DOCUMENT EXTRACT:
Findlay says father's battle with cancer putting triathlon year in perspective

From a chronic injury, to a heartbreaking last-place performance at the London Olympics, to a diagnosis of anemia that knocked her out of the world championships, Paula Findlay has had one rough year.

Then last week, the 23-year-old triathlete from Edmonton revealed on her blog that her dad Max is battling cancer.

But rather than look at it as more horrible news in a what-else-can-go-wrong kind of season, Findlay said her dad's illness has helped her put everything in perspective.

"As hard as I've had it this past year, I haven't had it that bad compared to a lot of people, with all the recent events that have happened, the hurricane in New York, and the Lance Armstrong situation and my dad being sick. . . there's lots of people who have had it a lot worse off than me," Findlay told The Canadian Press in a phone interview from California.

EXERCISE GOAL: Write the next few paragraphs of the article about triathlete Paula Findlay and her father's cancer, starting right after its last sentence.

[Collected data entries]
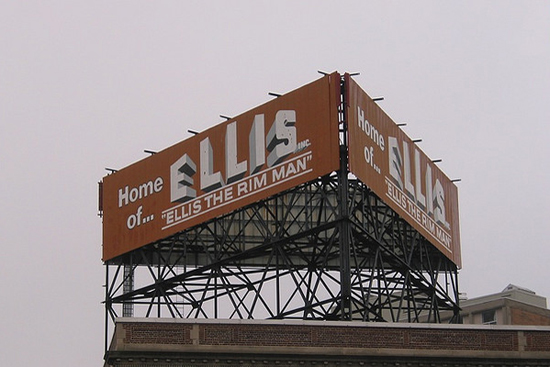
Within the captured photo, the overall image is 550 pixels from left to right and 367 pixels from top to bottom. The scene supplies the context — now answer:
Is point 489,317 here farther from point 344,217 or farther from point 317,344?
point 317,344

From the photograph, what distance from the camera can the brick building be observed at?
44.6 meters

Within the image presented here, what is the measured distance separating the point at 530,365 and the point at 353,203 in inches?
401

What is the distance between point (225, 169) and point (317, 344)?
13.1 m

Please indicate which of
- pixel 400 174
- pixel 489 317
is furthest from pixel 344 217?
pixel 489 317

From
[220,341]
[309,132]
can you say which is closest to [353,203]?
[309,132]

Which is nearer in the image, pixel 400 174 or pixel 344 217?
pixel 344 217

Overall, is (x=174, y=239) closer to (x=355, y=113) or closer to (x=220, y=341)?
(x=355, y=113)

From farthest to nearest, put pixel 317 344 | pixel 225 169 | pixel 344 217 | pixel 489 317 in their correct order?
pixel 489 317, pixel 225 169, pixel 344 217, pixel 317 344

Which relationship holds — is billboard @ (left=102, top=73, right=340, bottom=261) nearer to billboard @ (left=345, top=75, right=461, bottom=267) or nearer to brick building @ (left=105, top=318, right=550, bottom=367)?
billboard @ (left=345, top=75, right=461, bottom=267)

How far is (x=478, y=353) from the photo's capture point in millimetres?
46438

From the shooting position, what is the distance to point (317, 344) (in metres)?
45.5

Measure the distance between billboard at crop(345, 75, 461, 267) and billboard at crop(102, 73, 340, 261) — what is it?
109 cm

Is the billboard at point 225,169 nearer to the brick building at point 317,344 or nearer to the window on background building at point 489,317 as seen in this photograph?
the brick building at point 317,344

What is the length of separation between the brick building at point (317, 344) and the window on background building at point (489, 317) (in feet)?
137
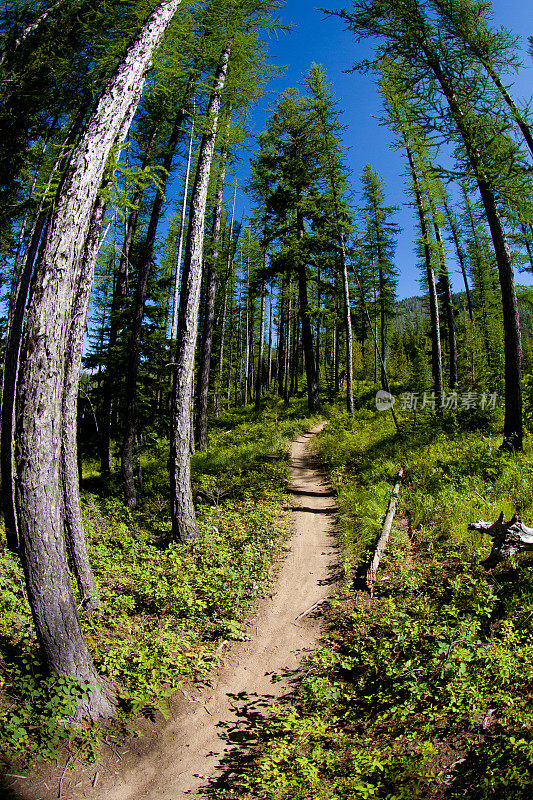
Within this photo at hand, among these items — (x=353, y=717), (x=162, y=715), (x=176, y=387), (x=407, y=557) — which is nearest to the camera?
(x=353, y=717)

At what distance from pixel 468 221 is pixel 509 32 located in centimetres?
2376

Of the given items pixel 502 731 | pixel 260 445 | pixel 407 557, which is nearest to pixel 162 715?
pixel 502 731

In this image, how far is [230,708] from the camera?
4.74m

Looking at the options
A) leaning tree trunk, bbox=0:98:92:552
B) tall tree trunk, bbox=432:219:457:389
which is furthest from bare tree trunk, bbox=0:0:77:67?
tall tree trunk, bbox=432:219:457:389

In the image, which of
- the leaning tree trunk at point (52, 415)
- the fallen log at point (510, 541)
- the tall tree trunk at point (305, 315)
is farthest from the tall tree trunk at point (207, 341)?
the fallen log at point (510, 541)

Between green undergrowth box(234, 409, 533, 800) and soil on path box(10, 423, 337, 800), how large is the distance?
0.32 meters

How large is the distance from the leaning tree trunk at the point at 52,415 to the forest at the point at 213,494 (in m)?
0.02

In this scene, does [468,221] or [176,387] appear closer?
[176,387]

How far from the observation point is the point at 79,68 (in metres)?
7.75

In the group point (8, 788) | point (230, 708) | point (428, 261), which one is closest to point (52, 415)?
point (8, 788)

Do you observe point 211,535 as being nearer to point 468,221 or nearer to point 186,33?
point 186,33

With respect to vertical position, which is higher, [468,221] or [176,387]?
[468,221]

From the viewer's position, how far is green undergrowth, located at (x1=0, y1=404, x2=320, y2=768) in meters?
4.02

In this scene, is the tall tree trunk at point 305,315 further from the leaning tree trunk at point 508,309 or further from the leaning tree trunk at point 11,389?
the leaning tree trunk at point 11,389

RESULT OF THIS EXERCISE:
The former world No. 1 triathlete came in last at the London Olympics, and the image of the sobbing redhead limping across the finish line will be one of the most enduring of the Games. Because of a hip injury that had plagued her for a year, she'd only had six solid weeks of training before London.

After coming home, blood work showed she was anemic, forcing her to withdraw from the world championships in New Zealand.

Last week, her dad underwent surgery for colon cancer.

"I don't have any regrets about the past year, I'm very very lucky to have been a part of the Canadian Olympic team and it's a lot of hard work, but coming last at the Olympics is not the worst thing that can happen to you,"Findlay said.

"Although it's disappointing and I put so much into it — and that's the reason it's so disappointing — learning from it and moving forward is important and I'm doing OK with that and having to put it in perspective for my dad has helped with that as well."

Findlay said her "very stubborn and determined" dad is doing well. He was home from the hospital four days earlier than expected and is up and walking and eating solid food.

In her recent blog entry — "When the going gets rough" — Findlay wrote "He's showed that optimism and positivity are powerful tools when the going gets rough."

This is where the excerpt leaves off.